Thu, 07/28/2022 - 09:11

Former Town Justice

March 11, 1931 - July 3, 2022

During a distinguished 20-year career as a Nassau County police detective, Roger Walker was commended twice by the County Legislature for his work on the homicide squad. In 1989, after his retirement from the Nassau force, he published the true-crime book “Silent Testimony,” described by reviewers as “a startling account” of the gory but elusive murder of Florence Busacca, whose body was never found. Mr. Walker’s work on the case led to her husband’s conviction.

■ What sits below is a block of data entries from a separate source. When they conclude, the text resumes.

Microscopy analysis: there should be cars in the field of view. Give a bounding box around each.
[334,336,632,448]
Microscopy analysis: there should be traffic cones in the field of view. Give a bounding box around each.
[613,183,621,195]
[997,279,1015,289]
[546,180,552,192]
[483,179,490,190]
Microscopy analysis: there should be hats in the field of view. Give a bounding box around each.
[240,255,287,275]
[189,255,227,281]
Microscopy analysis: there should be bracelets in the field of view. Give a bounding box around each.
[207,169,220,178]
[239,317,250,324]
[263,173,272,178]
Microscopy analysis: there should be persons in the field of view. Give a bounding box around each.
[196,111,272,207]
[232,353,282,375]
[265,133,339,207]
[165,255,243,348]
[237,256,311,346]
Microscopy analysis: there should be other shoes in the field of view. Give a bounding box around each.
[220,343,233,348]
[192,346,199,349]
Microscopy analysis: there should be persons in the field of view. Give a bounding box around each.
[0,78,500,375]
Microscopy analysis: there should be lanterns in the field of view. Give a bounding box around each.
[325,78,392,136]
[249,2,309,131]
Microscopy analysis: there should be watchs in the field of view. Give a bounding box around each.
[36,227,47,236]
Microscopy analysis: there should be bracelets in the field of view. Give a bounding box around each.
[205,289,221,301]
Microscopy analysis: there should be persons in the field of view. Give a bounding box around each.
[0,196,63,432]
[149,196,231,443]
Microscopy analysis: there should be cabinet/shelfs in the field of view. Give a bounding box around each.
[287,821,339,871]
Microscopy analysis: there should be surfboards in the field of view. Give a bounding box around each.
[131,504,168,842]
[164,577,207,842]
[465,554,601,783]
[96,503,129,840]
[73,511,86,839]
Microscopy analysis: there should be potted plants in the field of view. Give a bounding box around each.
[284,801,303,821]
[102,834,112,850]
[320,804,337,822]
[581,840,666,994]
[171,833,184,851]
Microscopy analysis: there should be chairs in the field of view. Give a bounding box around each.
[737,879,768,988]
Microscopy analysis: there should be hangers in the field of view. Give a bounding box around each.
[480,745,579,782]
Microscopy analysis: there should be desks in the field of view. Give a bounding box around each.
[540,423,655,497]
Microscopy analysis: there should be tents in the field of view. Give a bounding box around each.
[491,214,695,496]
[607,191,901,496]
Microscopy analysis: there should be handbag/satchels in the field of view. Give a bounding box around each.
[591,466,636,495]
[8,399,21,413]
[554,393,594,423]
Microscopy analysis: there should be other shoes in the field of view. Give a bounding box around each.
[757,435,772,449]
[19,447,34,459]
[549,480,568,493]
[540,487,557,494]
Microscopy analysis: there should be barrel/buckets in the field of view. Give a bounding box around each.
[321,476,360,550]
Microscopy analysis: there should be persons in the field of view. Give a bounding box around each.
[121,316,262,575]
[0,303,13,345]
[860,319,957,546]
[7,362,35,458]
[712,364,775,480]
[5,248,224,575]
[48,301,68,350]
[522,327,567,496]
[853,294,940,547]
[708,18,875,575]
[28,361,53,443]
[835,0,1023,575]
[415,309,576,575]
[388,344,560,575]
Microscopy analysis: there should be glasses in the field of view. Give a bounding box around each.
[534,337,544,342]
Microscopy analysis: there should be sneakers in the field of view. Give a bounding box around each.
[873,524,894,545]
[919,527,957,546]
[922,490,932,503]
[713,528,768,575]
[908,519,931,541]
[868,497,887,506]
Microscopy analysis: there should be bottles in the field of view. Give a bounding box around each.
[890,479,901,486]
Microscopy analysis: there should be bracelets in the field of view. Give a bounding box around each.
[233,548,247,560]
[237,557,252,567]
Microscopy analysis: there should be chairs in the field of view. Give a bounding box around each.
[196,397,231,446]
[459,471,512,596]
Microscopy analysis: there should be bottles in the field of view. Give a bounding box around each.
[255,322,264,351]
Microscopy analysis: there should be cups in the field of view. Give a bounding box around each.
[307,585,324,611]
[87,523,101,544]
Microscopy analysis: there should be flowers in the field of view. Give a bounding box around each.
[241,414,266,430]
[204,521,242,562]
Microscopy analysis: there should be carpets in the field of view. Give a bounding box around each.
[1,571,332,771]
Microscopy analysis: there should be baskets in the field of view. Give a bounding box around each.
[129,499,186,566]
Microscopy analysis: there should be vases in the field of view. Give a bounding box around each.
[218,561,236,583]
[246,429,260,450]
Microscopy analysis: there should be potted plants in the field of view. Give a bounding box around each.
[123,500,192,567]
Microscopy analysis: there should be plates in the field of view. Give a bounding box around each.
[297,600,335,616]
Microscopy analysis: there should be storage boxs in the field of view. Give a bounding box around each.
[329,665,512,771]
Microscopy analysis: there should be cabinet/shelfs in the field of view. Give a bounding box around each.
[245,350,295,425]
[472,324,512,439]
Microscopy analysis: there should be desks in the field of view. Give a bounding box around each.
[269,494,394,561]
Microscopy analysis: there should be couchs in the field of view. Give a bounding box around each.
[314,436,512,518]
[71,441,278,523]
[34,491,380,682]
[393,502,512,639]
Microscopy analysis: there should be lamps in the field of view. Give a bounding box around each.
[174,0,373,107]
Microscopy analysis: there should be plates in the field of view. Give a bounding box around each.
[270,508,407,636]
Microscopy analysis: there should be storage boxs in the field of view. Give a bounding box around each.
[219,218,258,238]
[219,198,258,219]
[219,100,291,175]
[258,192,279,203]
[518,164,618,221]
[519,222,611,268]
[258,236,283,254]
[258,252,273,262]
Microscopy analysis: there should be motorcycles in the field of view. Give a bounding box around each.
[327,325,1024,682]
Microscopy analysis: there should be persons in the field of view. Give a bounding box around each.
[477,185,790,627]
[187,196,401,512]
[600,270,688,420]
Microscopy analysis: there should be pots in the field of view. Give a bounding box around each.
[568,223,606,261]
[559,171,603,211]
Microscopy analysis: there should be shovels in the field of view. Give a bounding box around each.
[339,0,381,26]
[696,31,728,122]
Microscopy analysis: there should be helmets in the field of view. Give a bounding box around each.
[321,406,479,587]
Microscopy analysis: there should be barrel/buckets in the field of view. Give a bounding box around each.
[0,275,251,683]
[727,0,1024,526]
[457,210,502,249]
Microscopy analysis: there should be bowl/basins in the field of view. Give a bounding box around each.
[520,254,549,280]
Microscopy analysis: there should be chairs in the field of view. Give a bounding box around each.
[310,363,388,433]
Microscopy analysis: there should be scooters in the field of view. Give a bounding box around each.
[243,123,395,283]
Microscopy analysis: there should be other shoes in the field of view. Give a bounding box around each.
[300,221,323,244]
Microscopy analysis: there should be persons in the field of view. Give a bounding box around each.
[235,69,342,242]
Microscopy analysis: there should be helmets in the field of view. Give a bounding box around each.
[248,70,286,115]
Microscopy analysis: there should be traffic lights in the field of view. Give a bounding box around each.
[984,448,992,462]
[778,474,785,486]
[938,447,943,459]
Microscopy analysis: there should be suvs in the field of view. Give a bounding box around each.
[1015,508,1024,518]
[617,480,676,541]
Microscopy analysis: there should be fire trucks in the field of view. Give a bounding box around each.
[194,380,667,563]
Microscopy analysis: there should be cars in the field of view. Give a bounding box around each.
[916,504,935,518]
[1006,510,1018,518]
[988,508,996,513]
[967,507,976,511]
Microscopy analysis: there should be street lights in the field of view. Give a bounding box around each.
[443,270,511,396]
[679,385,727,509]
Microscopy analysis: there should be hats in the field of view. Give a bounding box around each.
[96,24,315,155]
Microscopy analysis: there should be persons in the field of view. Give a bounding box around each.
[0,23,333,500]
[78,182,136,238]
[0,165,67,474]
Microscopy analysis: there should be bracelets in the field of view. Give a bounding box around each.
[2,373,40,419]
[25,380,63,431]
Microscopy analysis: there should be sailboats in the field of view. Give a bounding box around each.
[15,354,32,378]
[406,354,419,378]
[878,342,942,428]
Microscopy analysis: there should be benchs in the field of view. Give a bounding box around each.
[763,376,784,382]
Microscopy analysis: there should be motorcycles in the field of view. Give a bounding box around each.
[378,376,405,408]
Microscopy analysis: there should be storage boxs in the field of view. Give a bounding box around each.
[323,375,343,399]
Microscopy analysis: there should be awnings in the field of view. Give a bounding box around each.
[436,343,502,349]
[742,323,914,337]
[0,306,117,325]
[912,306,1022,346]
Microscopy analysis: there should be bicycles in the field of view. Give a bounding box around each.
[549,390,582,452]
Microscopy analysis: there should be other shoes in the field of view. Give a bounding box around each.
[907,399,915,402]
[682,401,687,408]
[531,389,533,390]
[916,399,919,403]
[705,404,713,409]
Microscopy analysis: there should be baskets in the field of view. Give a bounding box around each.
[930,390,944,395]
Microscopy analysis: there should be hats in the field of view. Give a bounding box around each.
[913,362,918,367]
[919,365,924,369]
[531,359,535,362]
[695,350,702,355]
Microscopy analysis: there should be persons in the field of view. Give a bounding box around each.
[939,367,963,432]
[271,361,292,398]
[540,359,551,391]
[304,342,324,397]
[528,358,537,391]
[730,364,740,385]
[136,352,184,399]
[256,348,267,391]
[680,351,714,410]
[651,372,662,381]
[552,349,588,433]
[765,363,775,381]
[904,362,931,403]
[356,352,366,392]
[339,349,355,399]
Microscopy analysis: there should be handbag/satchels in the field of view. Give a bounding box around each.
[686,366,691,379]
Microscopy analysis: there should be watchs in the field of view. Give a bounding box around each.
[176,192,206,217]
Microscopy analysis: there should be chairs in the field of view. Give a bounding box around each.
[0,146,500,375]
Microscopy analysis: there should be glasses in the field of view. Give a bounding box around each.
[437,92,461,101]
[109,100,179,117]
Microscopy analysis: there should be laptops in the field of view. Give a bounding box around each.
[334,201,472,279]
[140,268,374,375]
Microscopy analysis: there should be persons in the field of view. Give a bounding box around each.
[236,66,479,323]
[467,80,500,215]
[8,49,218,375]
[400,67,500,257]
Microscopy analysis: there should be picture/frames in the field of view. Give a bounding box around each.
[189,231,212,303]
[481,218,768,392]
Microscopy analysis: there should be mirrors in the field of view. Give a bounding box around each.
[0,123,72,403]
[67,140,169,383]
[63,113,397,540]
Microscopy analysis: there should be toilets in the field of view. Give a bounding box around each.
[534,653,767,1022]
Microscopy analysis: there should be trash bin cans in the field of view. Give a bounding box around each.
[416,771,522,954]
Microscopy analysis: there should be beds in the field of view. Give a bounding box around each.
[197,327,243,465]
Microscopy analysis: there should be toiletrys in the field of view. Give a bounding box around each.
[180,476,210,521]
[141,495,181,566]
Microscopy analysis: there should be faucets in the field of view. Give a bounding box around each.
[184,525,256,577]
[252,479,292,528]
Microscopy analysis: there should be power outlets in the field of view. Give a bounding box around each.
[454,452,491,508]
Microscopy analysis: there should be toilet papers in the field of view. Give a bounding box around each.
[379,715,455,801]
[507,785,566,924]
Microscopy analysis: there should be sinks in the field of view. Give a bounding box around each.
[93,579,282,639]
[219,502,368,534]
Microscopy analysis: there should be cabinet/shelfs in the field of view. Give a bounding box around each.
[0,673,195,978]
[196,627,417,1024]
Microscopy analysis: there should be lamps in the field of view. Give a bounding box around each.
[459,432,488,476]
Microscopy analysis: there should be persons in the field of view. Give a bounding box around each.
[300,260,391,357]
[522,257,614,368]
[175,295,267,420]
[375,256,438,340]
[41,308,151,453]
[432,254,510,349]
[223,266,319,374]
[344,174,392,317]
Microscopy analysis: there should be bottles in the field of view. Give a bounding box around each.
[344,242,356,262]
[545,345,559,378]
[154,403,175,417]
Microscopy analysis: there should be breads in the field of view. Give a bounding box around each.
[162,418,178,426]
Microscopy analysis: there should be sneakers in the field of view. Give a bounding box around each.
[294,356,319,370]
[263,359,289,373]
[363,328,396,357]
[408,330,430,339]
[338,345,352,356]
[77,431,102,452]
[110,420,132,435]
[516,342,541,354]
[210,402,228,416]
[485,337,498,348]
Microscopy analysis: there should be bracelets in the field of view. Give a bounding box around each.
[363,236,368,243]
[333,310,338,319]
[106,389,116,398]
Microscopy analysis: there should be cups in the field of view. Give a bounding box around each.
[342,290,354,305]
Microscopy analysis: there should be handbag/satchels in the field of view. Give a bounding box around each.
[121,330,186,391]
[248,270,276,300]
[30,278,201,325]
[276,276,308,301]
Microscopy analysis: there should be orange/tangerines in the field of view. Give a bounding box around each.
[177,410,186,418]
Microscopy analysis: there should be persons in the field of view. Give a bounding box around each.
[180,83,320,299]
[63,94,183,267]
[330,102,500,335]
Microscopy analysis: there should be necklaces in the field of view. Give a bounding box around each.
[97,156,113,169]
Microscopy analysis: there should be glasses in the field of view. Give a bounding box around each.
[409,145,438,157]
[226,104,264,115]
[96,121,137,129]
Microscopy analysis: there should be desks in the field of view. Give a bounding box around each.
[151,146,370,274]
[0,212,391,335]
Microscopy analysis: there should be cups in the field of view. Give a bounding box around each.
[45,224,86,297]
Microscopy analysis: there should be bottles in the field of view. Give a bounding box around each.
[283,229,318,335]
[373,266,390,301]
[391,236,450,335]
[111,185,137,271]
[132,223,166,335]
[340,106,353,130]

At the time, it was only “the second case in the country where they had a conviction without a body,” Mr. Walker told The Star in 2005.

Mr. Walker, a lifelong resident of Wainscott, died on July 3. He was 91.

Local lore says that Roger William Walker, who was born to James Henry Walker and the former Evelyn May Brown on March 11, 1931, at the very house on Sayre’s Path where he later died, could be considered a “Wainscott Dumpling” for that reason. He attended the hamlet’s one-room schoolhouse and graduated from East Hampton High School.

An Army veteran who served in the Korean conflict and served three years with the Army Counter Intelligence Corps in France, he spent six years in the military, during which he attained the rank of sergeant. He then graduated with honors from the New York Institute of Criminology. But despite the serious nature of the work he undertook professionally, “he was always an easygoing, happy-go-lucky guy — a friend to everybody,” said Carole Brennan, the East Hampton town clerk, with whom he was close friends for 34 years.

Even before his election as an East Hampton Town Justice in 1996, Mr. Walker had a long history of service to East Hampton Town, having been on its zoning board of appeals and later working as the only code enforcement officer in the 1980s.

The New York Times profiled him in 1993, saying that he was a fine code enforcement officer who got “nothing but high marks,” according to then-Town Supervisor Tony Bullock. “We developed secret means of inspecting unfenced pools without trespassing,” the town attorney told The Times. But the point of the story was that Mr. Walker was resigning with regrets from the office because of the town board’s “repeated refusal to hire even a part-time assistant.”

“That’s all I asked,” Mr. Walker told The Times, which had described him as “a serious, patient man who once spent three days waiting for the moment to photograph a hummingbird.”

Mr. Walker was first elected town justice on the Democratic ticket. Before that, he had run unsuccessfully for a seat on the town board. After his second term on the bench, which ended in 2004, he ran unsuccessfully for town supervisor on the Republican ticket, though he was unaffiliated with a particular party at that time.

He was twice married and divorced, enjoyed goose hunting, and served as an elder at the East Hampton Presbyterian Church. He also liked playing cards and traveling.

Mr. Walker is survived by two children, Michele Rene of Locust Grove, Ga., and Todd Walker of Wainscott, and two stepchildren, Chris Schubert of San Diego and Liz Burns of Scituate, Mass. He also leaves a sister, Florence Thompson of Glen Burnie, Md., and two grandchildren. A son, Bruce Walker, and seven siblings died before him.

A funeral was held on July 10. Mr. Walker is buried in the family plot at the Wainscott Cemetery.